There is certainly no guarantee that the market will sprint higher simply because of lopsided bets in the options market. In fact, the last spike above 1.2 on the put-call ratio early this year did not correspond to much of a rally at all, with the S&P 500 falling in three of the following four months.

Making Moves As Mr. Market Gets Moody

There are seven new additions this week to the Forbes Dividend Investor portfolio, but they all have buy limit prices set substantially below Friday’s closing prices. Upcoming dividends help to sweeten the pot for three of these stocks, which all trade at discounts to historical valuation multiples and have demonstrated capacity to sustain their dividends.

Intel trades ex-dividend this Thursday, May 5, for a $0.365 per share quarterly payout. Even as the chipmaker plows back a staggering $0.26 of every dollar of sales into capital expenditures—like building a new semiconductor foundry in Ohio—it still managed to generate free cash flow of $2.36 per share over the past 12 months, which is more than ample to cover annual dividends of $1.46 per share and to maintain 6% annual increases in the payout, as it’s done over the past decade.

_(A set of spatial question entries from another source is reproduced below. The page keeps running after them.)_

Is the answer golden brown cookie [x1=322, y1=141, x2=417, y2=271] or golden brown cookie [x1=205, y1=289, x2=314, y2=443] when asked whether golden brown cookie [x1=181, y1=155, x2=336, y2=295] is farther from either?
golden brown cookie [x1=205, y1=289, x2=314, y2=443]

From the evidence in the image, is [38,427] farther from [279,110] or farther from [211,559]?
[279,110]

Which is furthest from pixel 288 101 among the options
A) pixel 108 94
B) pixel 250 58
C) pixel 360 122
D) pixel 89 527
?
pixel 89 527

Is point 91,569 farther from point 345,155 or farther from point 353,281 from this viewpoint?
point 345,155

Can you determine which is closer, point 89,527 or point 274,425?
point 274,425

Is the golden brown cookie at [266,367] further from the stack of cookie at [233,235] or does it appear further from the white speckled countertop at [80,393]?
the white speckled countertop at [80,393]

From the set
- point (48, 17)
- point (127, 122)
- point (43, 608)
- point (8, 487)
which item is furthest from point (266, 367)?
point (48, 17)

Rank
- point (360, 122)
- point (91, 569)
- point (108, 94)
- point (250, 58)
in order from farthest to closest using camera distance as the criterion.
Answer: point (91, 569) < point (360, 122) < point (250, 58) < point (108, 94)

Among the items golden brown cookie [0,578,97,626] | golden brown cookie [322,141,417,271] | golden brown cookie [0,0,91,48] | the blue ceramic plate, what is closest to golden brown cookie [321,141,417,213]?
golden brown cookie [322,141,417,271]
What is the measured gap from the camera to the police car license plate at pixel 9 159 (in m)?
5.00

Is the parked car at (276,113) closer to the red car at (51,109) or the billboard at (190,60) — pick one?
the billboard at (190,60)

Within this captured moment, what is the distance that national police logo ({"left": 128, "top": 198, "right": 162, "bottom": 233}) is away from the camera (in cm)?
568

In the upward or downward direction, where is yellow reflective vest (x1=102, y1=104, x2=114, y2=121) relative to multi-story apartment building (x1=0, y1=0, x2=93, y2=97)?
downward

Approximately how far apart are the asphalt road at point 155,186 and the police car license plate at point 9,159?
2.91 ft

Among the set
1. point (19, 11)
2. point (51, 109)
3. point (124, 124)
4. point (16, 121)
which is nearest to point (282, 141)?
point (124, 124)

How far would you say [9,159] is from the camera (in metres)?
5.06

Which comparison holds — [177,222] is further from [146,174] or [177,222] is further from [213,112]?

Intel trades at a 21% discount to its five-year average price-to-sales multiple based on year-ahead sales. Even with diminished forecasts for coming quarters, revenue this year is expected to eke out a 0.73% increase from 2021 numbers. Intel’s forward enterprise value-to-EBITDA multiple of 6.6 is 8.6% below its five-year average of 7.2. Guys like founders Gordon Moore and Andy Grove may no longer be at the helm, but the people who lead Intel have steered the semiconductor supertanker successfully since 1968.